Im Zuge des Streckenausbaus Köln-Düren wurde im „Jahr der Behinderten“ 2003 der Bahnhof Ehrenfeld (über 300 Züge und S-Bahnen pro Tag) komplett neu gebaut. Erwartungen auf wenigstens zufrieden stellende Barrierefreiheit wurden enttäuscht: Zwar weisen die Aufgänge an der Venloer Straße je einen kleinen Aufzug auf, doch die beiden Zugänge am Ehrenfeldgürtel haben nur Treppen. An diesen Ausgängen, die von fast der Hälfte der Reisenden benutzt werden und die als Umsteigewege in Bus und Linie 13 ausgeschildert sind, kann man täglich beobachten, wie Koffer, Rollstühle, Kinderwagen, Fahrräder und Kleinkinder über die 48 beziehungsweise 49 Stufen getragen werden und sich ältere und gehbehinderte Menschen an den Treppen abmühen. Die Barriere entspricht hier einem dreistöckigen Haus! Nicht einmal Aussparungen in der neu gegossenen Betondecke zur späteren Nachrüstung hat man vorgesehen. Auch keine Fahrradrillen an den Treppen.

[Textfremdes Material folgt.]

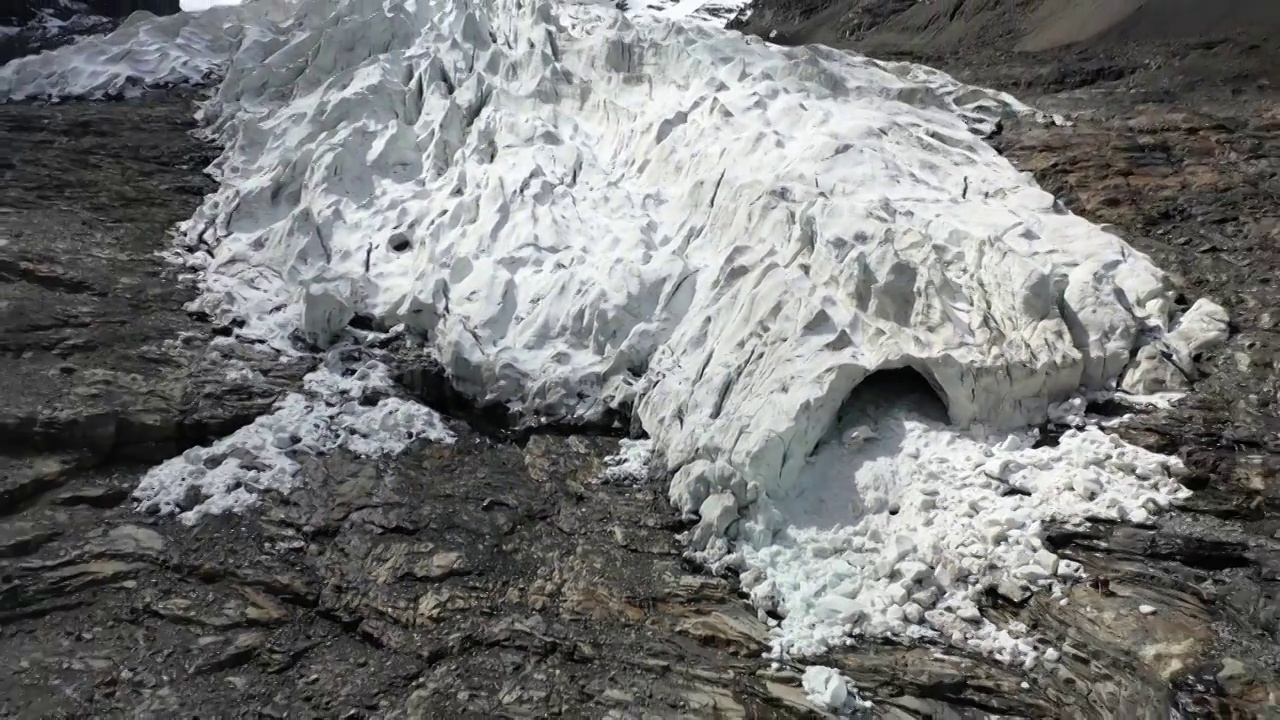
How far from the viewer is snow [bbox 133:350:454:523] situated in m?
6.07

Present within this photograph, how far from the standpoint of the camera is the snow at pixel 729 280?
5.35 m

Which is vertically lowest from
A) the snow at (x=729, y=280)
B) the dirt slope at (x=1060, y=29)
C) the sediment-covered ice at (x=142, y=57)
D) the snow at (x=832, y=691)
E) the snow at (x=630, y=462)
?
the snow at (x=832, y=691)

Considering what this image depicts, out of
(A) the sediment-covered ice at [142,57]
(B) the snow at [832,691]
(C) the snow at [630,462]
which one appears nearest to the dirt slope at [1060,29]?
(C) the snow at [630,462]

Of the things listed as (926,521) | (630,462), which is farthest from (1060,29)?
(630,462)

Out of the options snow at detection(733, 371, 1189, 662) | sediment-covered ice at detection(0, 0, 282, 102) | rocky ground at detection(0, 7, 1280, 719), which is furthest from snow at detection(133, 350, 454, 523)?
sediment-covered ice at detection(0, 0, 282, 102)

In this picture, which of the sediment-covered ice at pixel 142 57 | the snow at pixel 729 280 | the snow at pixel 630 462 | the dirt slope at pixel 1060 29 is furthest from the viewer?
the sediment-covered ice at pixel 142 57

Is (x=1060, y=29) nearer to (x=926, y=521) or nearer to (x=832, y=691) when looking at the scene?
(x=926, y=521)

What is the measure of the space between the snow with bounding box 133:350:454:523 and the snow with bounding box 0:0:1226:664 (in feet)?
0.12

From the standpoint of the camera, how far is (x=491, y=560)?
5680 mm

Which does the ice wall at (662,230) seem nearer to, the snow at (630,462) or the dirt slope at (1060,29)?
the snow at (630,462)

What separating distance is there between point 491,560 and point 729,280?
3.29 meters

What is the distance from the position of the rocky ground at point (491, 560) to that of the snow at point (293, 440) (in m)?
0.18

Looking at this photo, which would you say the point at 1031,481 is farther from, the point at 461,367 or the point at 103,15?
the point at 103,15

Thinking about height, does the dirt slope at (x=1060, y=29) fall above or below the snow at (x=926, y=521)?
above
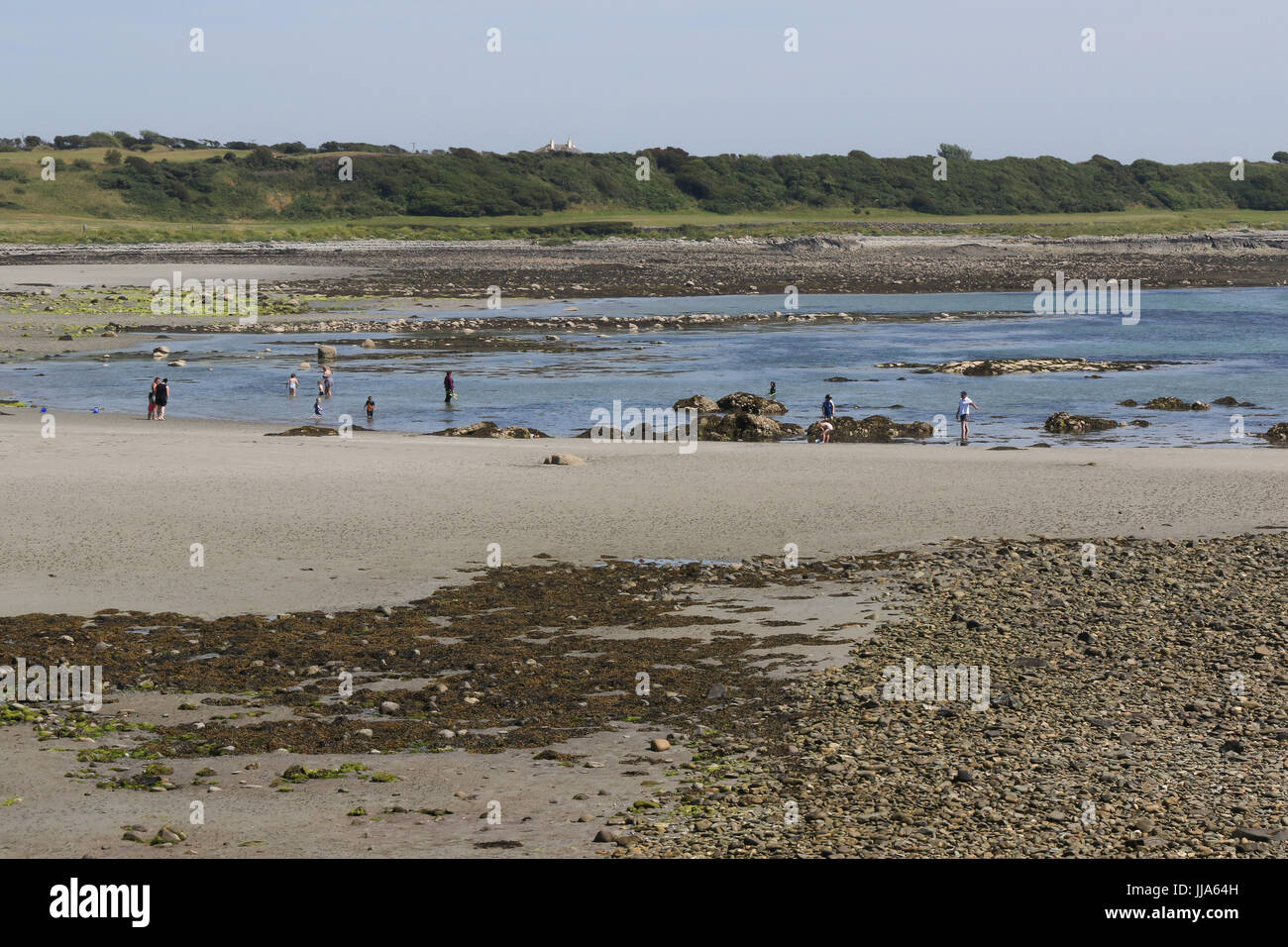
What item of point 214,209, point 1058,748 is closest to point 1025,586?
point 1058,748

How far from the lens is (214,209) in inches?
5827

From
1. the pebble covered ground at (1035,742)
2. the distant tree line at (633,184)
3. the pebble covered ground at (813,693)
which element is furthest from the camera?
the distant tree line at (633,184)

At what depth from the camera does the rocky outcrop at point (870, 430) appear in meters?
33.7

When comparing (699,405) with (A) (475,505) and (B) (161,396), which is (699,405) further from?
(A) (475,505)

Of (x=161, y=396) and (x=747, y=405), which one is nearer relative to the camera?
(x=161, y=396)

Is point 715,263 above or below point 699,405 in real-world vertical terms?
above

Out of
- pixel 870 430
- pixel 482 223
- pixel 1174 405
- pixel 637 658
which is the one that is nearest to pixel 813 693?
pixel 637 658

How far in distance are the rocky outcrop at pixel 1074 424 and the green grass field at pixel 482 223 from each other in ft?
316

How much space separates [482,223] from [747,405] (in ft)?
354

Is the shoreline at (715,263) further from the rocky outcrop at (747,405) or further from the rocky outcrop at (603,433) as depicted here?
the rocky outcrop at (603,433)

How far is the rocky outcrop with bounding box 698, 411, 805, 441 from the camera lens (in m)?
33.2

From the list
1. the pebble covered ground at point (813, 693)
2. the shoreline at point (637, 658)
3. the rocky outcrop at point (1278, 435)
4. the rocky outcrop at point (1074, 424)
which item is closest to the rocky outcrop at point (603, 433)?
the shoreline at point (637, 658)

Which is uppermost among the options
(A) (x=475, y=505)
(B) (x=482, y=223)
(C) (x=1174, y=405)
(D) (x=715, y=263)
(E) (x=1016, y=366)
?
(B) (x=482, y=223)

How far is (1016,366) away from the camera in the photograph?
47906 mm
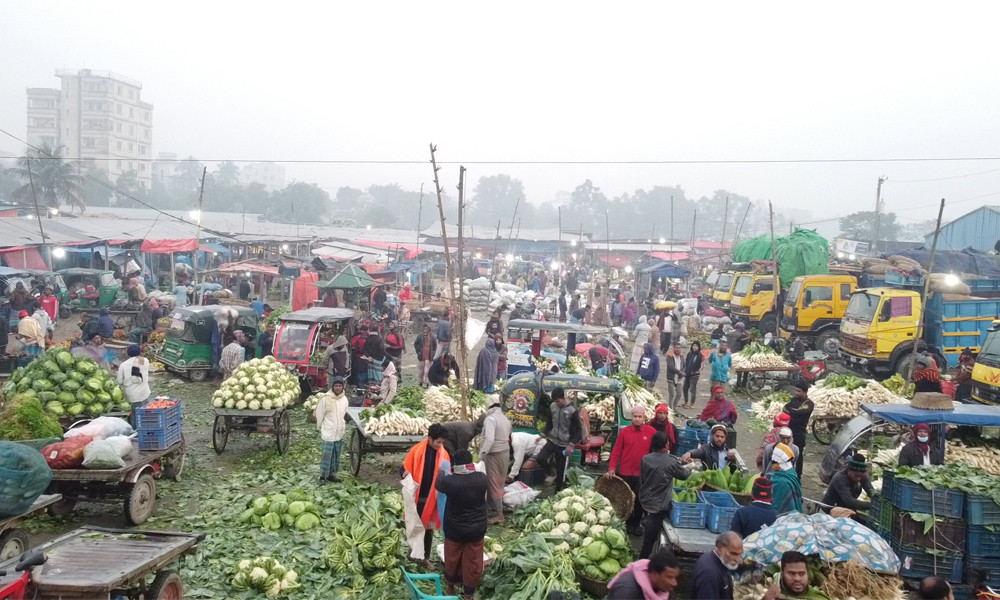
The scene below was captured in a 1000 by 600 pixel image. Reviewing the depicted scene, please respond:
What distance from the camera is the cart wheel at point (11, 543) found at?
6.36 meters

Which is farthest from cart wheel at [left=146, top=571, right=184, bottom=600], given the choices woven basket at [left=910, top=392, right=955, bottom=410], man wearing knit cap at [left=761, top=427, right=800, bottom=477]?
woven basket at [left=910, top=392, right=955, bottom=410]

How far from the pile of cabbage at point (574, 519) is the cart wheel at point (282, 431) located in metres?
4.84

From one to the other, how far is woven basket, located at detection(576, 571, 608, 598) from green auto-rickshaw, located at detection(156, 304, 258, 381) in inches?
467

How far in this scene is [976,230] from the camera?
34656 mm

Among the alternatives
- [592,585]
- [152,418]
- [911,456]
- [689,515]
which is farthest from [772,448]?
[152,418]

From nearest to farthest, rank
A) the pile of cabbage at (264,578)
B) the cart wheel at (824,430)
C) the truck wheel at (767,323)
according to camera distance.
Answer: the pile of cabbage at (264,578), the cart wheel at (824,430), the truck wheel at (767,323)

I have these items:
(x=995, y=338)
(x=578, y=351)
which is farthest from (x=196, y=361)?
(x=995, y=338)

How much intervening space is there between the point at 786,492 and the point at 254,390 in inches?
308

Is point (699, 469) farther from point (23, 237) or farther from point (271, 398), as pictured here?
point (23, 237)

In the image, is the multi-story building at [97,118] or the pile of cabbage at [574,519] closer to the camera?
the pile of cabbage at [574,519]

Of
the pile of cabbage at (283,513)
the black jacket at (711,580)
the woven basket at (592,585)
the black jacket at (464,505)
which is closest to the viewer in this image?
the black jacket at (711,580)

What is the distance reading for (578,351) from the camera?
58.6ft

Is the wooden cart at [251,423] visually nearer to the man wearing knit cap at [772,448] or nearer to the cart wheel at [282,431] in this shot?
the cart wheel at [282,431]

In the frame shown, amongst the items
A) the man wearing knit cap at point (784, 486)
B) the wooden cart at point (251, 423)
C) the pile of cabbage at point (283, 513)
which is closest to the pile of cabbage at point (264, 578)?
the pile of cabbage at point (283, 513)
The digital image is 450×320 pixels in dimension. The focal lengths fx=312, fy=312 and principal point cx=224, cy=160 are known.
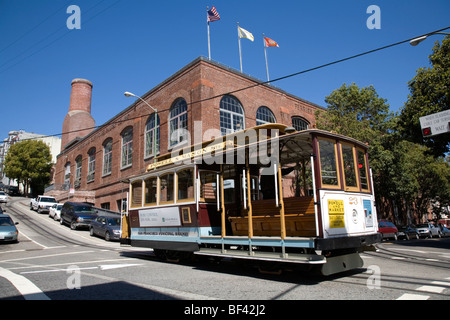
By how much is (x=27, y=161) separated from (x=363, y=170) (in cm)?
5771

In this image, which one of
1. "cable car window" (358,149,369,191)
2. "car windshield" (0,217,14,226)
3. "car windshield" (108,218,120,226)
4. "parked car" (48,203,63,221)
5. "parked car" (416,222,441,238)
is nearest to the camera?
"cable car window" (358,149,369,191)

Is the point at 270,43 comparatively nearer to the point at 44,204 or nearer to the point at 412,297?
the point at 412,297

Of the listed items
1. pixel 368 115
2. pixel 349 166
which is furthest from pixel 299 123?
pixel 349 166

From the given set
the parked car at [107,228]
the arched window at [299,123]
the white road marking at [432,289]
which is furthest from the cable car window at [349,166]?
the arched window at [299,123]

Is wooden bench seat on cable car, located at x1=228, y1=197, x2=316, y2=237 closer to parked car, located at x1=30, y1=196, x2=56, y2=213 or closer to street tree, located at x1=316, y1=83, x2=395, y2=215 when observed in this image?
street tree, located at x1=316, y1=83, x2=395, y2=215

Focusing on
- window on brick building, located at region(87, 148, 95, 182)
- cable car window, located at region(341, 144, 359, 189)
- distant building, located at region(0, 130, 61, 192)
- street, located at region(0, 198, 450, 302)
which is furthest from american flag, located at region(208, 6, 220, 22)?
distant building, located at region(0, 130, 61, 192)

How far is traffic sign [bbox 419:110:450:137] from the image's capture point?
13.0 meters

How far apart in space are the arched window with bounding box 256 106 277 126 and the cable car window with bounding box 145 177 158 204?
15.4 metres

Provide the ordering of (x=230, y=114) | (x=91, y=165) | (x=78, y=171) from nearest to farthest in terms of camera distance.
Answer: (x=230, y=114), (x=91, y=165), (x=78, y=171)

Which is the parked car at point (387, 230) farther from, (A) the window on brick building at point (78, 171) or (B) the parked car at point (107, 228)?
(A) the window on brick building at point (78, 171)

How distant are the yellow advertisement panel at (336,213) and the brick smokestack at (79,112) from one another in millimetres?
48938

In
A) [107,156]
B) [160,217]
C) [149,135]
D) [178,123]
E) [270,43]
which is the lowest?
[160,217]

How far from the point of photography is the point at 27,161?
52.3 meters
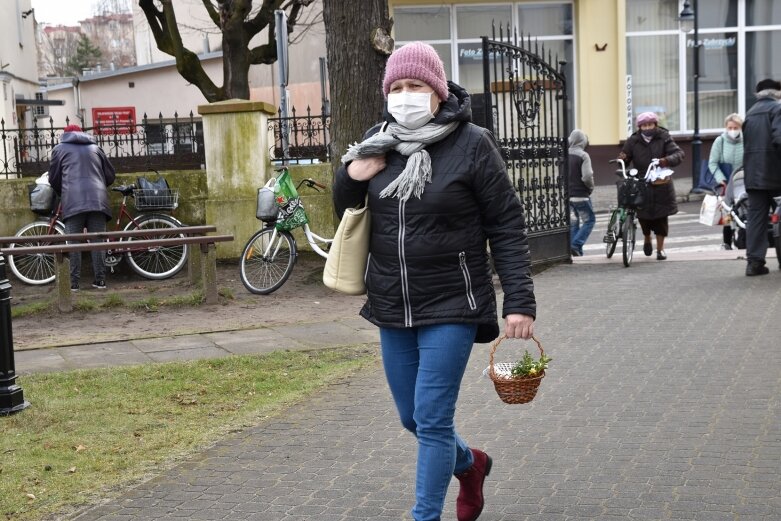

Vermutlich gilt der Bahnhof Ehrenfeld offiziell als barrierefrei, da sich ja am anderen Ende (225 Meter Luftlinie entfernt) die besagten beiden Aufzüge befinden. Welch ein Hohn für Menschen mit Gepäck oder Behinderung – als sei das eine Alternative (zumal nirgendwo angezeigt wird, dass sich dort Aufzüge befinden).

Auf meine Nachfrage bei der Stadt Köln hieß es, die Deutsche Bahn AG sei ein Privatunternehmen, daher habe man beim Bau keine Auflagen machen können. So baut also dieses „Privatunternehmen“, dessen Aktien zu 100 % dem Staat gehören, mit Steuergeldern nach eigenem Gutdünken und gießt für die nächsten Jahrzehnte Ausbaustandards in Beton, die mir Angst vor meinem eigenen Altwerden machen. Und entlarvt die schönen Worte vom „barrierefreien Zugang zu Verkehrsanlagen für alle“ (Leitbild Köln 2020) als leeres Geschwätz.